IDW Publishing is pleased to offer under license from our good friends at Marvel Comics the first Star Wars Artifact Edition! Featuring scans of original art mainly from the initial 10 issues of Marvel Comics’ groundbreaking Star Wars comics, as well as from other early issues by Carmine Infantino. As with all Artist’s Edition style books, there will be a wealth of extras, including a superb cover gallery showcasing some of the very earliest examples.
- IDW Publishing, December 23, 2015
- 12″ x 17″, 160 pages
- ISBN: 978-1-63140-458-0
- $100 USD Suggested
- Order Online: eBay, AbeBooks
As with all AE format material (Artist’s Editions, Artifact Editions, Gallery Editions, Art Editions, Studio Editions, etc.), this is a collection of classic comic material and I’ll be reviewing the book and not the story. For a complete list of all current and announced editions, with review links, please visit our Index. Also, see What is an Artist’s Edition and our Artist Index.
I had not intended to pick this up, but a few weeks before release I changed my mind and put an order in at my local comic shop. It’s an artifact edition, meaning no complete issues but whatever art could be located. That makes it difficult to read the book and get anything akin to a story out of it and more on an art book page flipping experience. While I’ve been reading comics since these hit the stand my only affinity for the material were the Al Williamson drawn adaptations.

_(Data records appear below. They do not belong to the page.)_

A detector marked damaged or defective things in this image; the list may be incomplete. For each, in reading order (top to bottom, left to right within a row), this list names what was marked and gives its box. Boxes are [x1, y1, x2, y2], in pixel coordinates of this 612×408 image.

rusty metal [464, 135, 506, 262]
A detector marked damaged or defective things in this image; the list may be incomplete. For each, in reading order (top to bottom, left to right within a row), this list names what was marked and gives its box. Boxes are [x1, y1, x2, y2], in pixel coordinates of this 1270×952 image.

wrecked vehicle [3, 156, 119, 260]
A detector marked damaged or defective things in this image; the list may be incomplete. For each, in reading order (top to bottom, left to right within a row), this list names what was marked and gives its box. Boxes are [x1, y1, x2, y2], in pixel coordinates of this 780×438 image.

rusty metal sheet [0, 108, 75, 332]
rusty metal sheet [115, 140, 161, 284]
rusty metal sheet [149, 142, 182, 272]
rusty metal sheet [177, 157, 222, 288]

Standouts are the Michael Golden pages from issue 38 and the foldout Howard Chaykin poster: these were worth the price alone. Chaykin’s credits vary with every issue, moving from penciler to layouts and then breakdowns. Outside of issue 1 it’s hard to see any Chaykin at all in the art.

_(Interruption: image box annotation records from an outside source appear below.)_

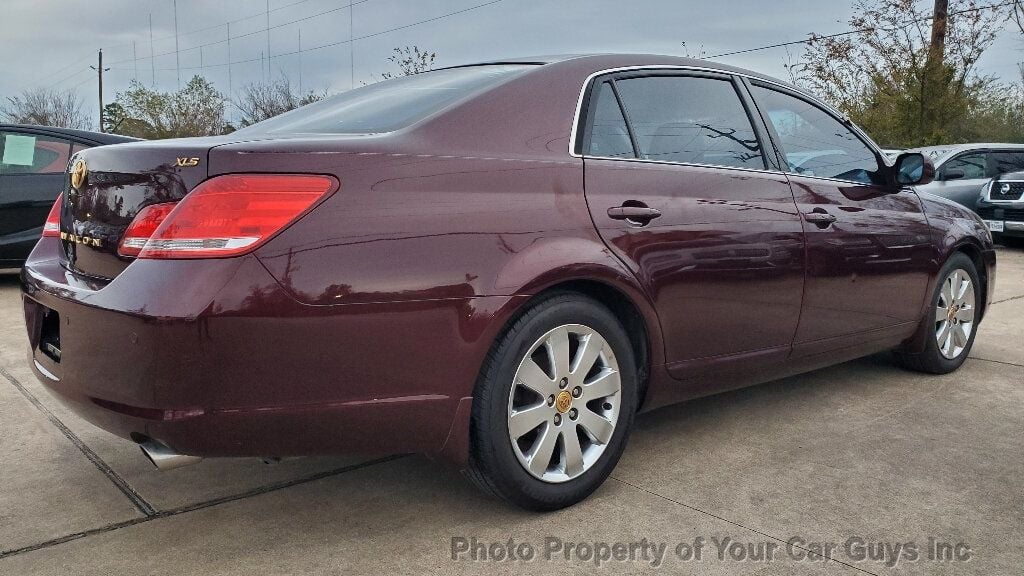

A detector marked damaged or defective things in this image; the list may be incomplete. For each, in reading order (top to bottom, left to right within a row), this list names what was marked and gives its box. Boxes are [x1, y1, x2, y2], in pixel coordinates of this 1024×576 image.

pavement crack [0, 366, 155, 516]
pavement crack [0, 450, 407, 557]
pavement crack [606, 473, 880, 569]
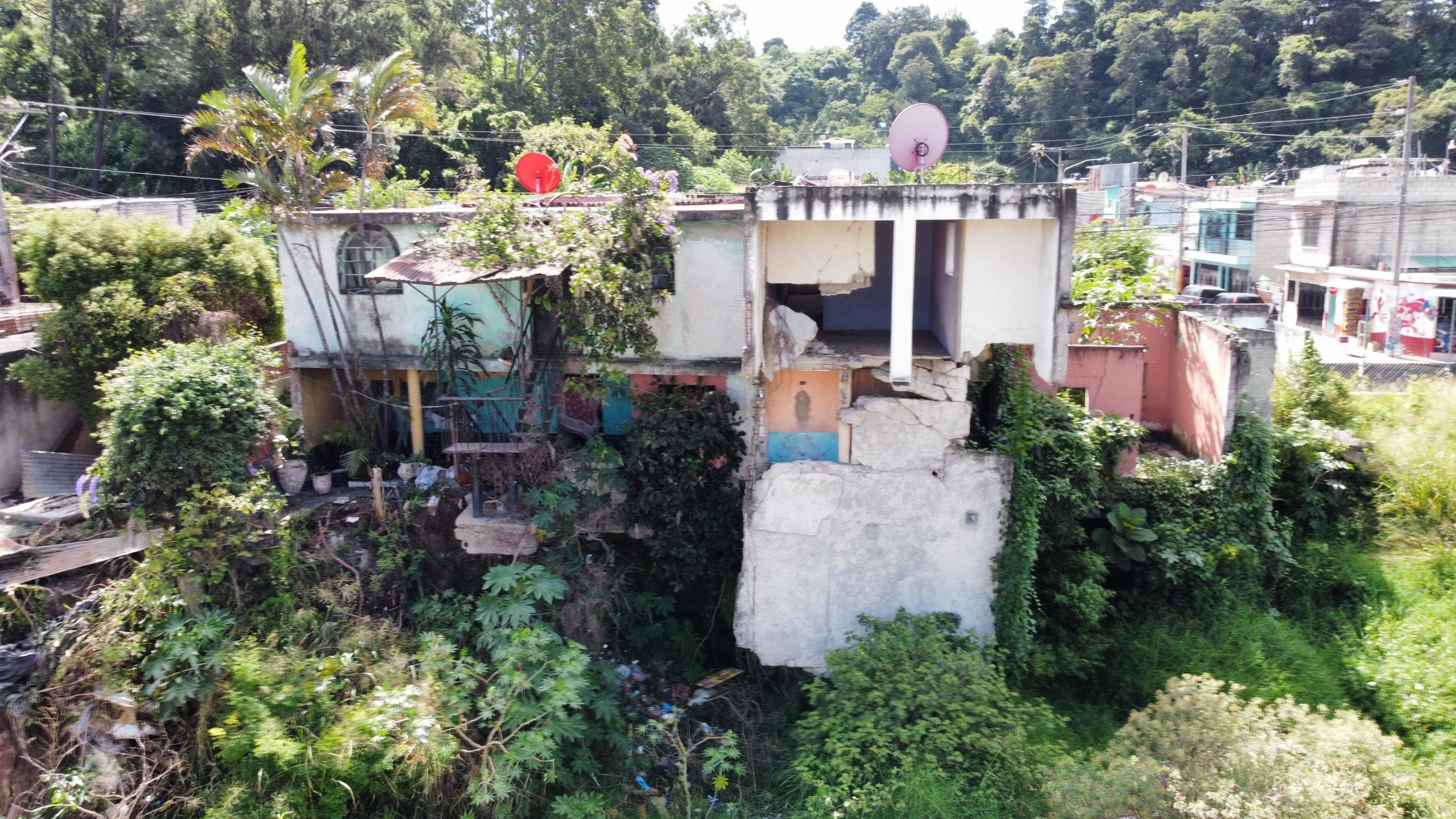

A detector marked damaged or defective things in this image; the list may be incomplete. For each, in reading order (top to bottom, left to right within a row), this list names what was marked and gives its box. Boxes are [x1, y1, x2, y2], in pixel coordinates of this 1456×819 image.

rusty corrugated metal roof [364, 250, 562, 286]
damaged concrete house [281, 183, 1083, 670]
broken floor slab [734, 446, 1007, 670]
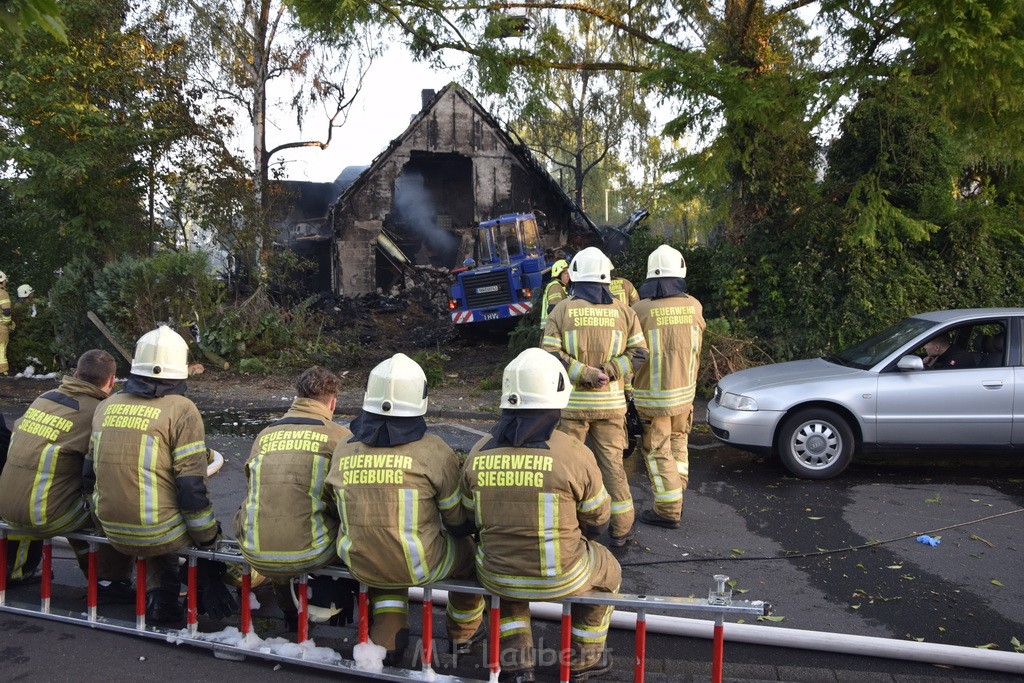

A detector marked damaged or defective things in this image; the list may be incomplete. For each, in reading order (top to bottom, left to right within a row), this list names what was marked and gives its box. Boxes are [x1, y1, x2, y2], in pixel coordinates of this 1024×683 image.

damaged wall [324, 83, 588, 296]
burned house [328, 83, 596, 296]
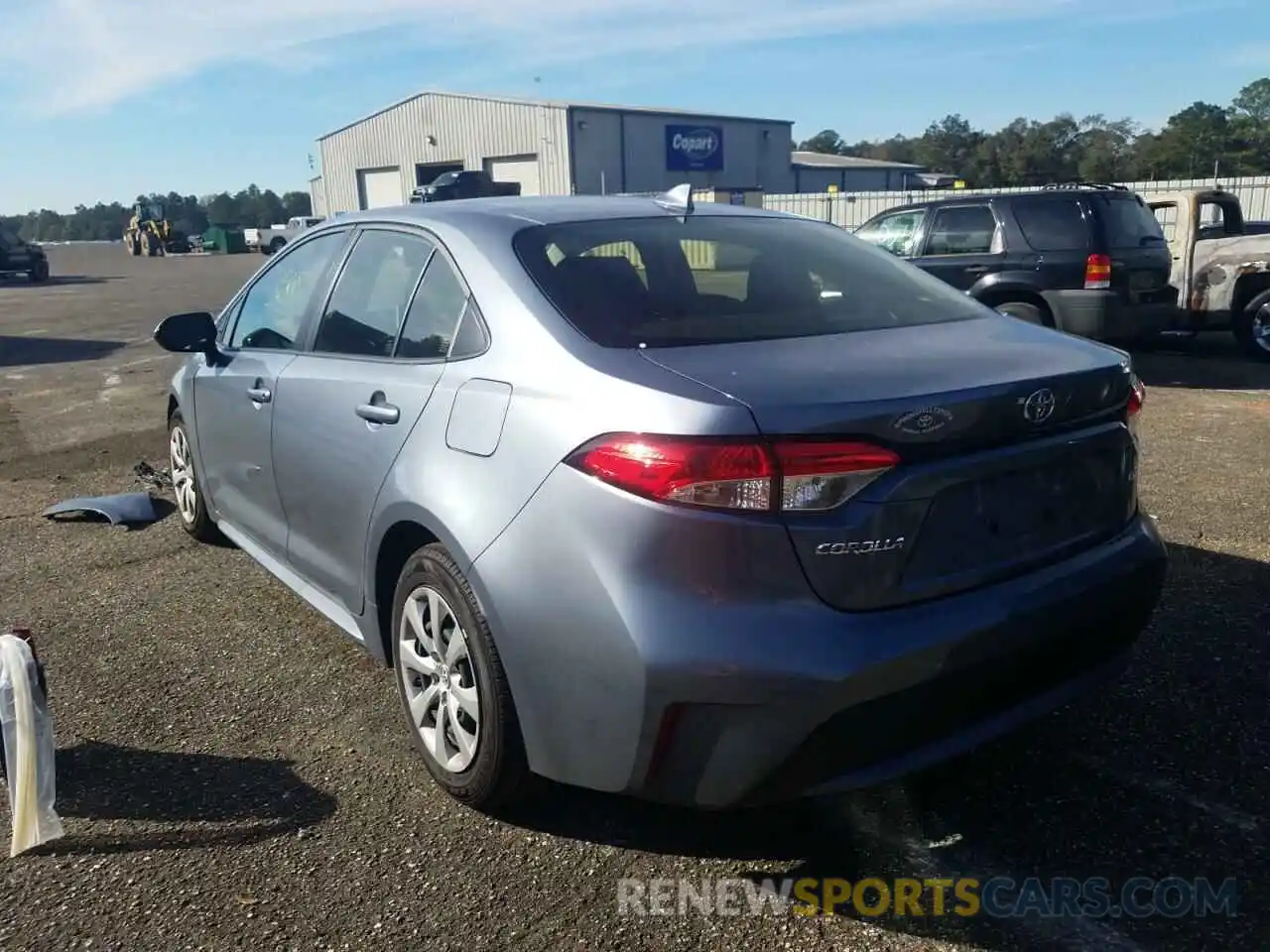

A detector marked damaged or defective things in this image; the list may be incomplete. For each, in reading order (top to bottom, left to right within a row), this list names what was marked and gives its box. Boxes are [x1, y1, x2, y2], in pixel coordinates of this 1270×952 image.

damaged pickup truck [1143, 187, 1270, 360]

A slew of credits this time around: editor, assistant editor, associate editor, proofreader and designer. Someone in there did the scanning. Proofreading is an interesting credit since the book contains no introduction, foreword, afterword or biography. The only text I could find outside of contents was two paragraphs about Pizzazz.
The other oddity is the inclusion of five covers not scanned from original art but included “for the sake of their historical importance”. No mention of what that historical importance is unfortunately.

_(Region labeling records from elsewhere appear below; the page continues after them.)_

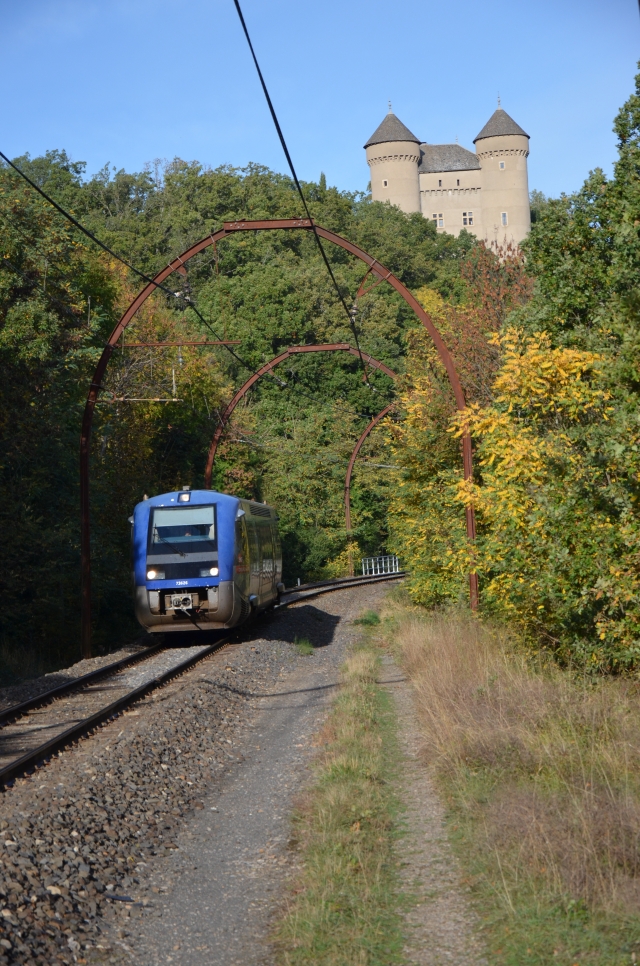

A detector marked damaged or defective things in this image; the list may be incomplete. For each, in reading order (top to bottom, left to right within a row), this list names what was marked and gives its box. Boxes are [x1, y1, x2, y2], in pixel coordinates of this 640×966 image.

rusty steel arch [81, 219, 476, 656]
rusty steel arch [202, 342, 398, 492]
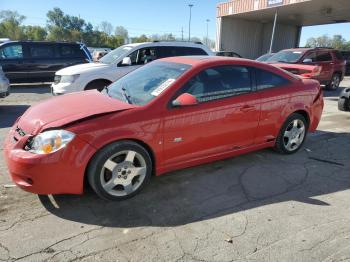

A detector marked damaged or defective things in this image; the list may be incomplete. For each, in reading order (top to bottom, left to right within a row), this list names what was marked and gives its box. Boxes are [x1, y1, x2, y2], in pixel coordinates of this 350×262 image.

crumpled hood [17, 90, 135, 135]
cracked pavement [0, 80, 350, 262]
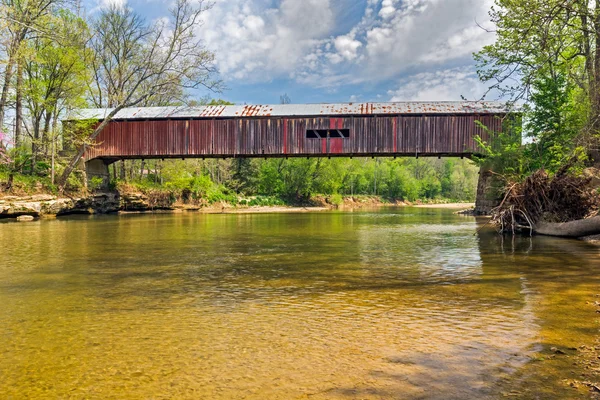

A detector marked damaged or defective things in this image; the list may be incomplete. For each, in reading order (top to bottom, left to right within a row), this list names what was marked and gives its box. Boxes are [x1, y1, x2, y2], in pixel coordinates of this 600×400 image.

rusty metal roof [69, 101, 510, 120]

A pleasant mix to the pages are those coloured by Steve Oliff; while he isn’t credited in the table of contents his name appears on the pages themselves. Unfortunately there’s no indication of why these were coloured directly on the pages while others weren’t.
Scan quality is excellent overall; a few pages were slightly off but only on careful study. The thanks section includes thirty-three names so the material is coming from a large pool. Aging varies greatly, with heavy to absent yellowing visible, along with a fair amount of cruft that’s makes for an authentic original art experience.
Blacks vary greatly as well but that’s more to the choice of inks used on the page then the scanning.
Design by Serban Cristescu is concise, uniform and appealing. The use of the dark backgrounds and red line throughout present a unified package.Endpapers are blown up panels, and there are no issue dividers, just the table of contents and gallery listing.
The volume came shrink wrapped in its cardboard case with a small colour sales sticker. Sewn binding, heavy paper stock make for a well designed and produced book.